With pictures left out, please repeat word for word the lines from the one containing "family: Phasianidae" through the end of the records.

--- Materials provided Enclosed Below ---

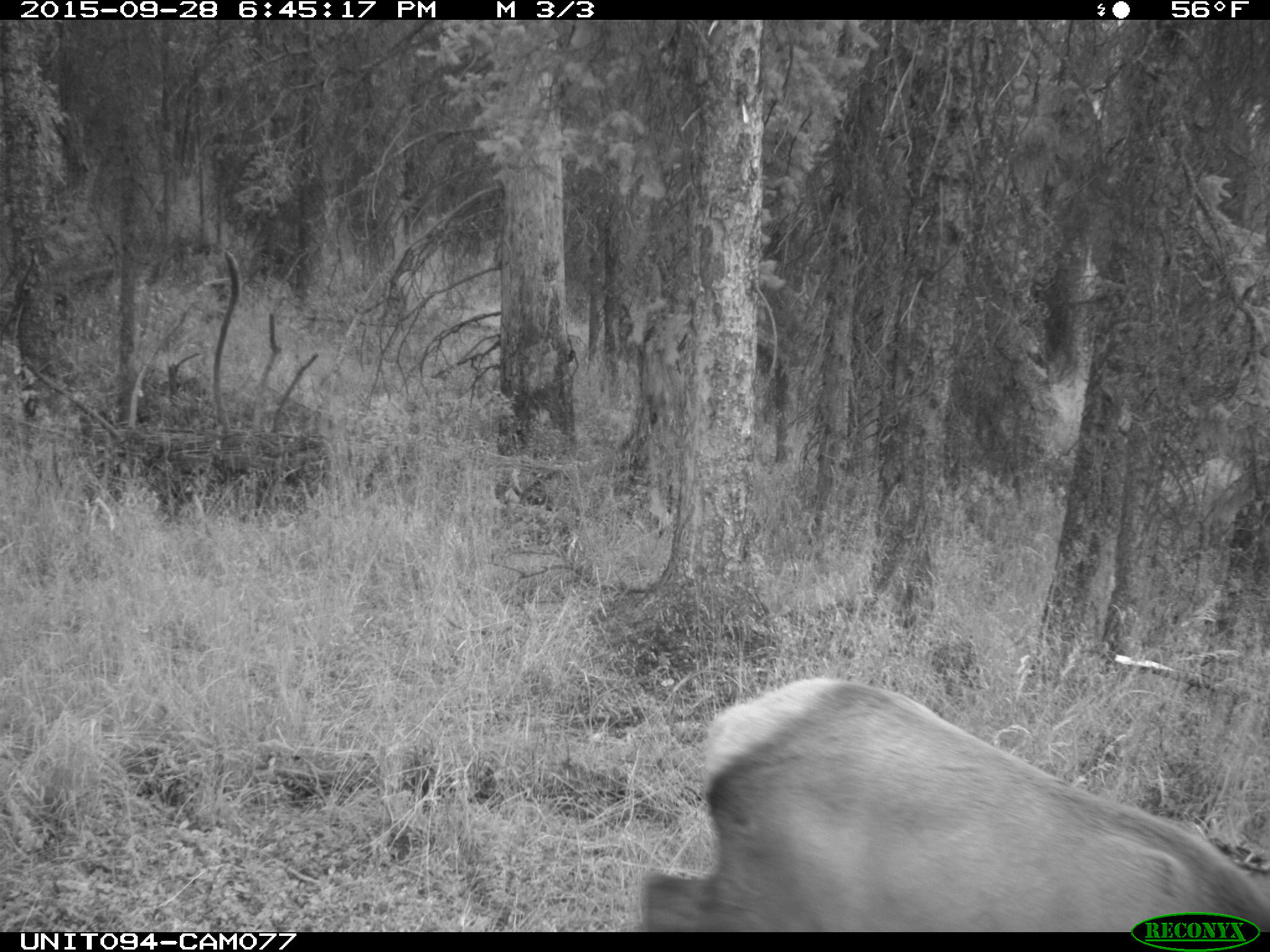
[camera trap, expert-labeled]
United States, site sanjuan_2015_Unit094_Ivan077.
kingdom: Animalia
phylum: Chordata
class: Mammalia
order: Artiodactyla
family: Cervidae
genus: Cervus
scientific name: Cervus elaphus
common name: red deer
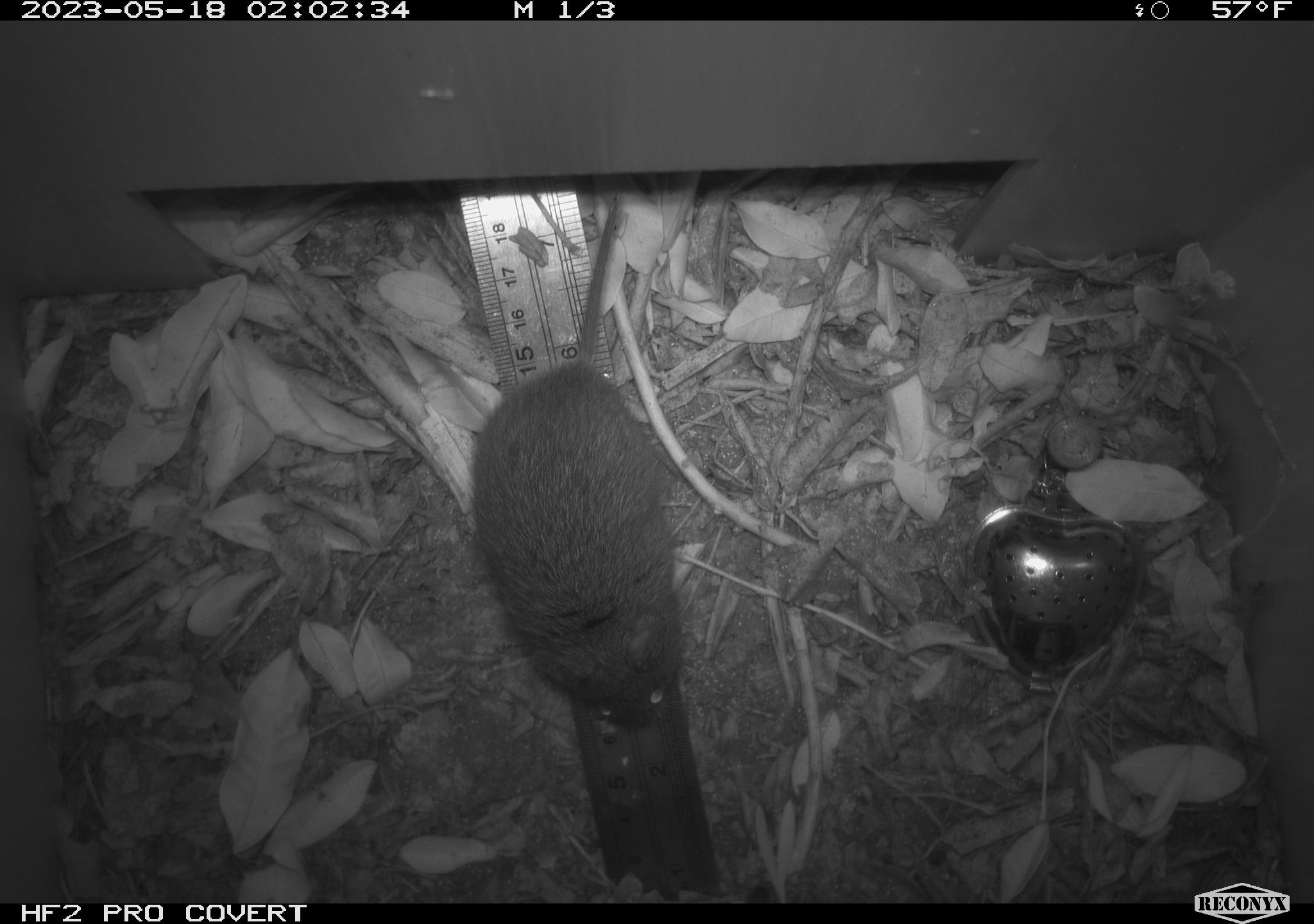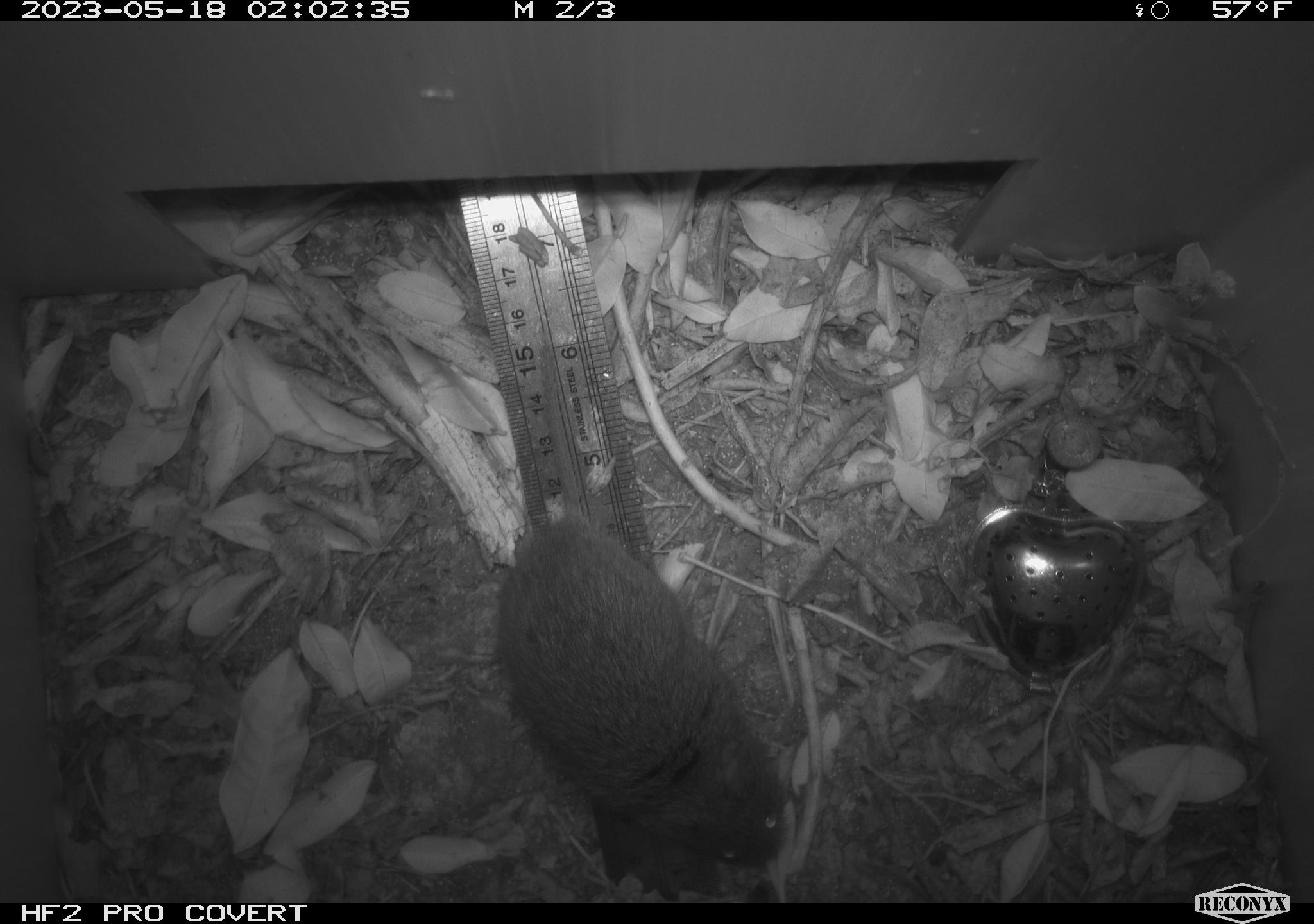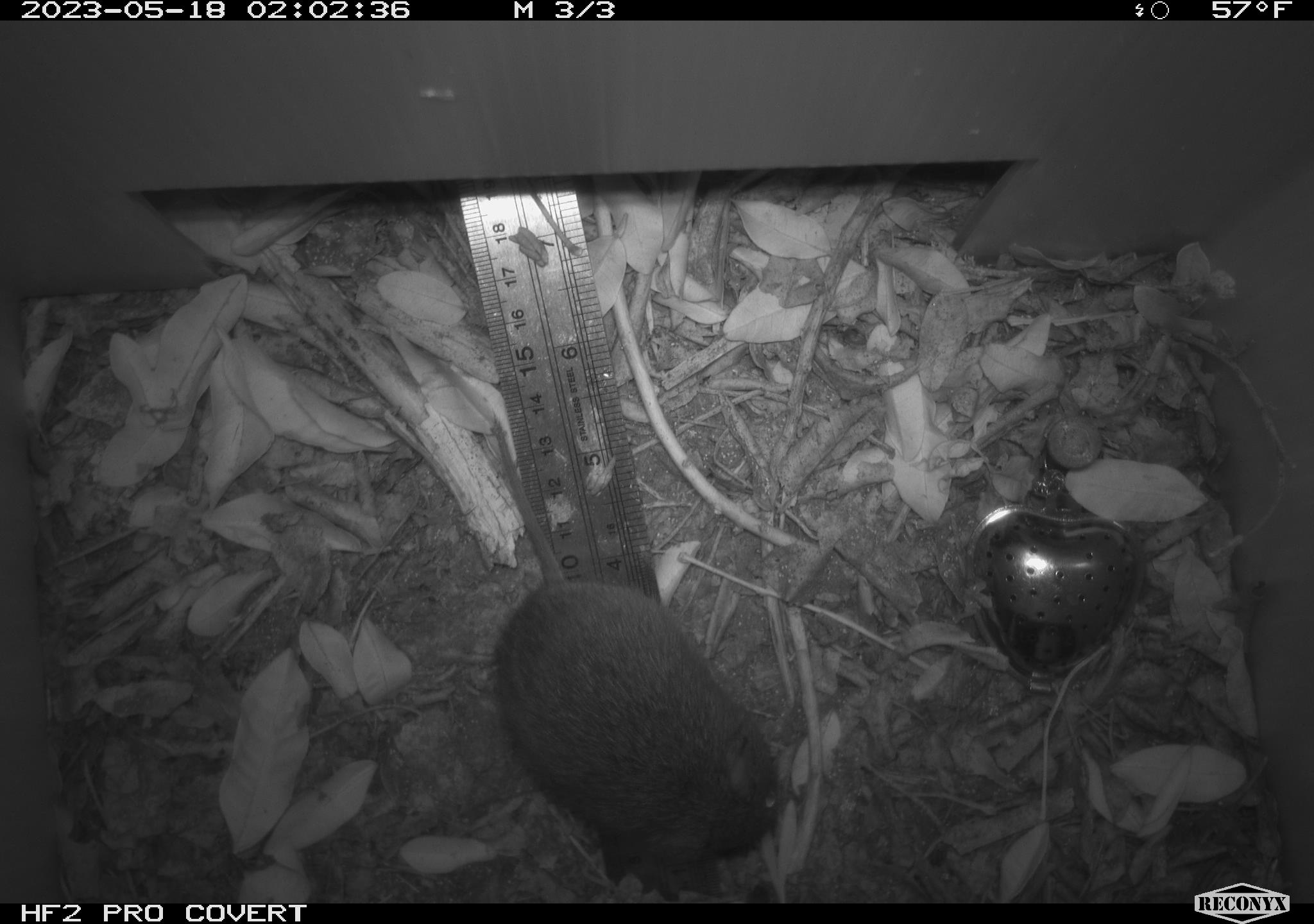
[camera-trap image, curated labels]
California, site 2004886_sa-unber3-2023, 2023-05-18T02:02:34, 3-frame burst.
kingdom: Animalia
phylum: Chordata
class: Mammalia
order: Rodentia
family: Cricetidae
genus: Microtus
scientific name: Microtus californicus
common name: california vole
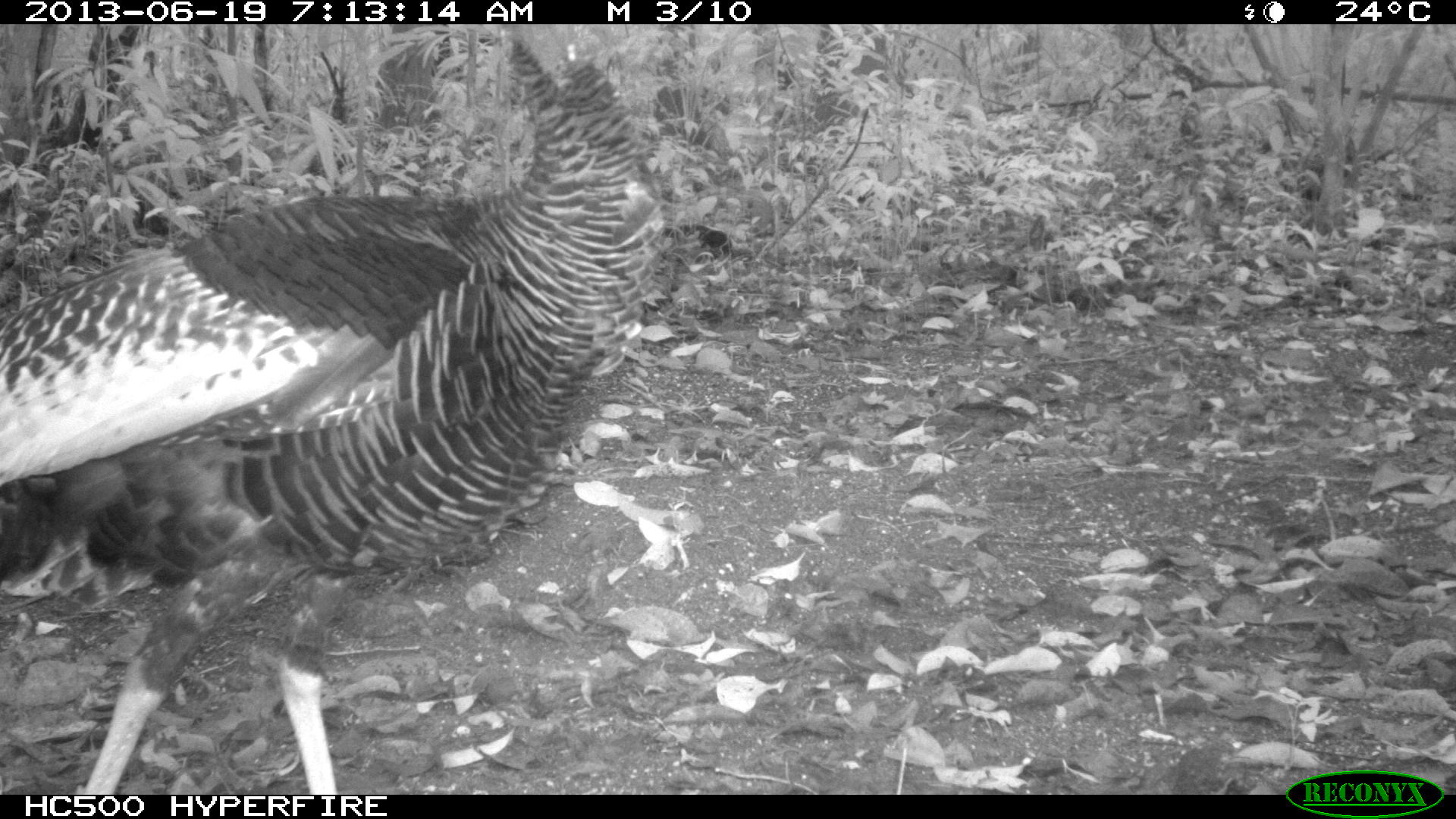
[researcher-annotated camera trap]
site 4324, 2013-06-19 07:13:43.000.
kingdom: Animalia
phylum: Chordata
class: Aves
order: Galliformes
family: Phasianidae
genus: Meleagris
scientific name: Meleagris ocellata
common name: ocellated turkey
Meleagris ocellata (ocellated turkey), count 1, sex female.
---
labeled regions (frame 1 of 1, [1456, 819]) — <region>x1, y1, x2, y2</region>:
meleagris ocellata: <region>0, 38, 665, 795</region>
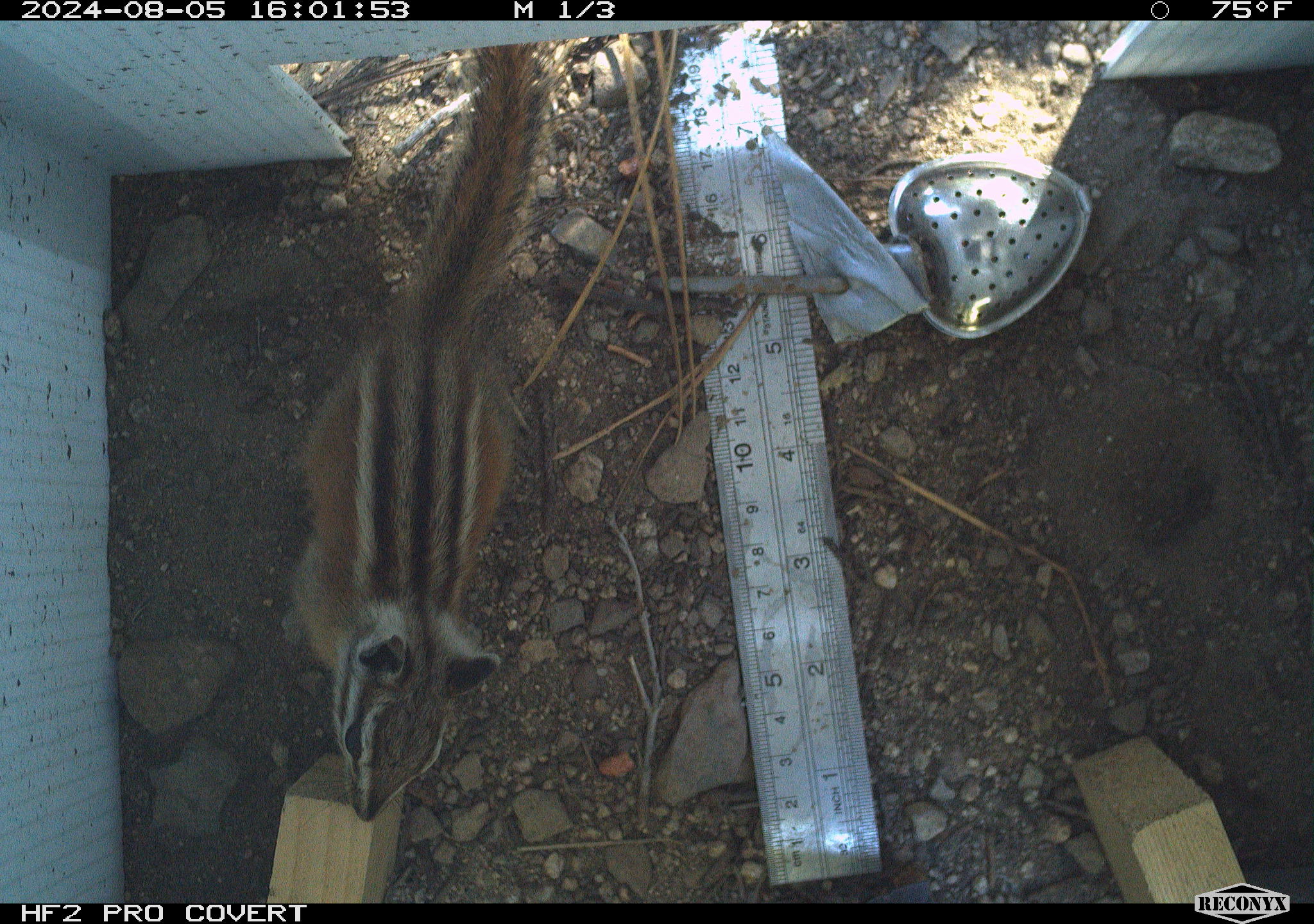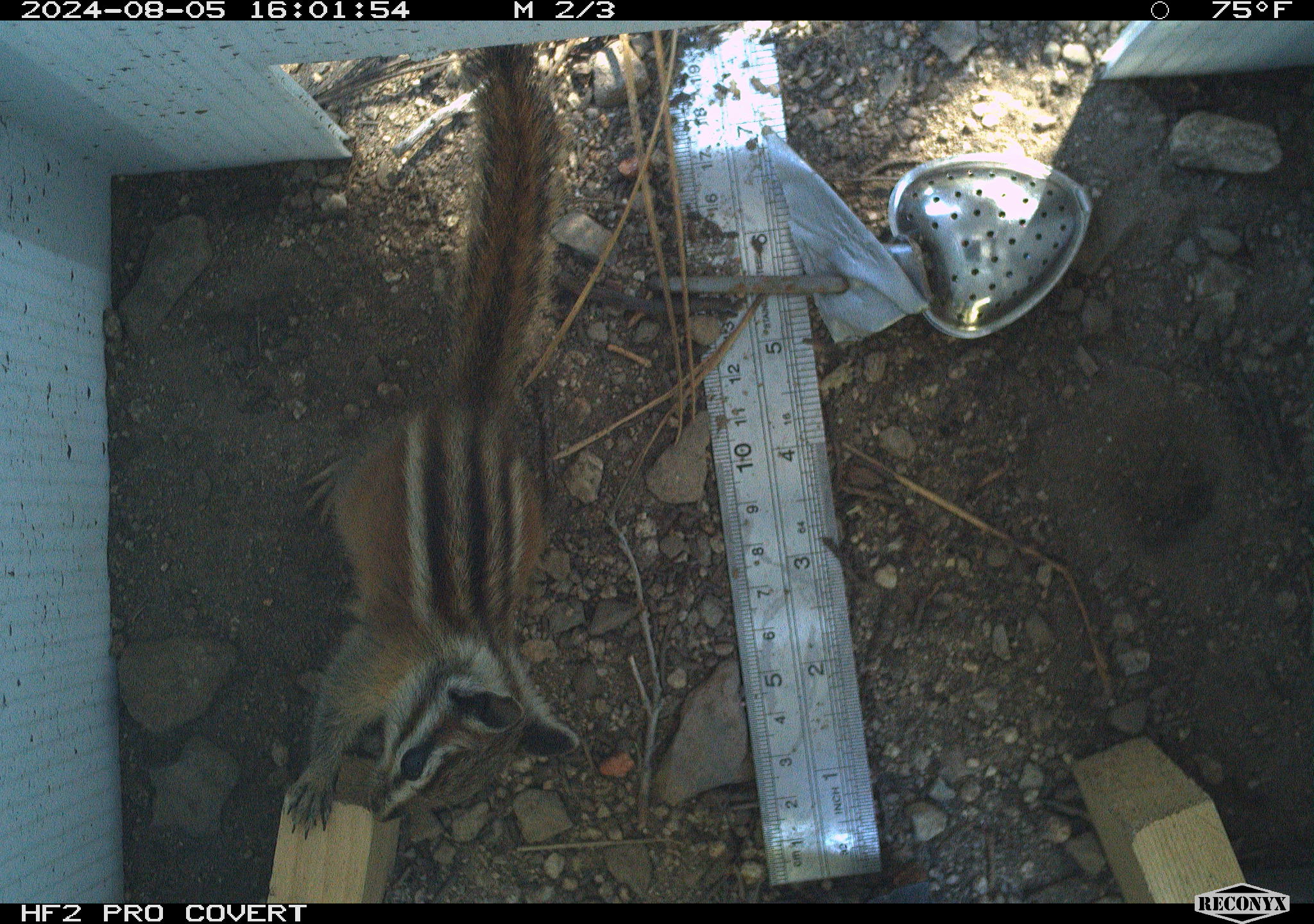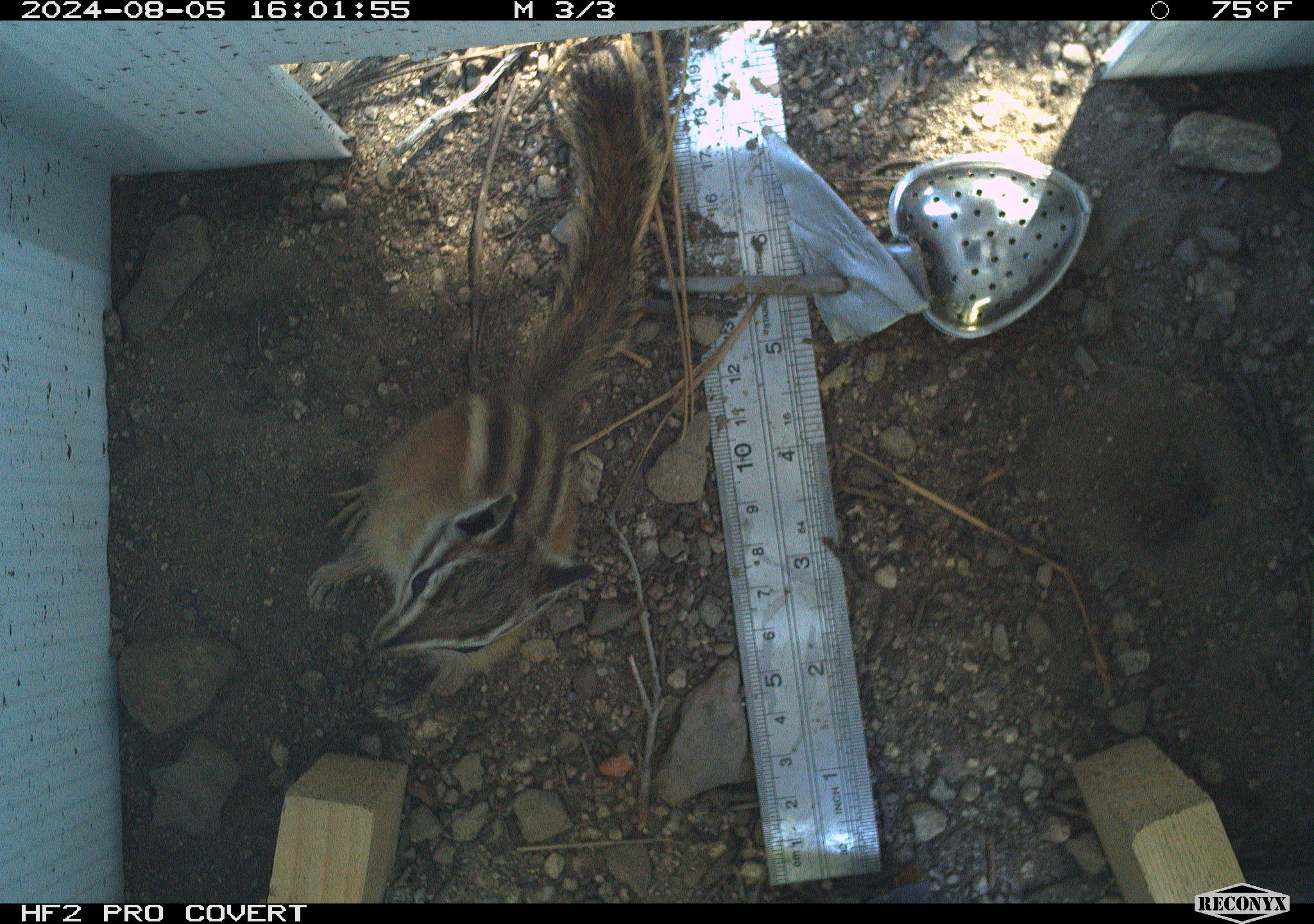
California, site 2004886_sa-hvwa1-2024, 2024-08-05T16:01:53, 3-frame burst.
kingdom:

--- End of Enclosed Materials provided ---

* **Exercise output**
family: Phasianidae
genus: Meleagris
scientific name: Meleagris ocellata
common name: ocellated turkey
Meleagris ocellata (ocellated turkey), count 1, sex female.
---
labeled regions (frame 1 of 1, [1456, 819]) — <region>x1, y1, x2, y2</region>:
meleagris ocellata: <region>0, 38, 665, 795</region>
California, site 2004886_sa-hvwa1-2024, 2024-08-05T16:01:53, 3-frame burst.
kingdom:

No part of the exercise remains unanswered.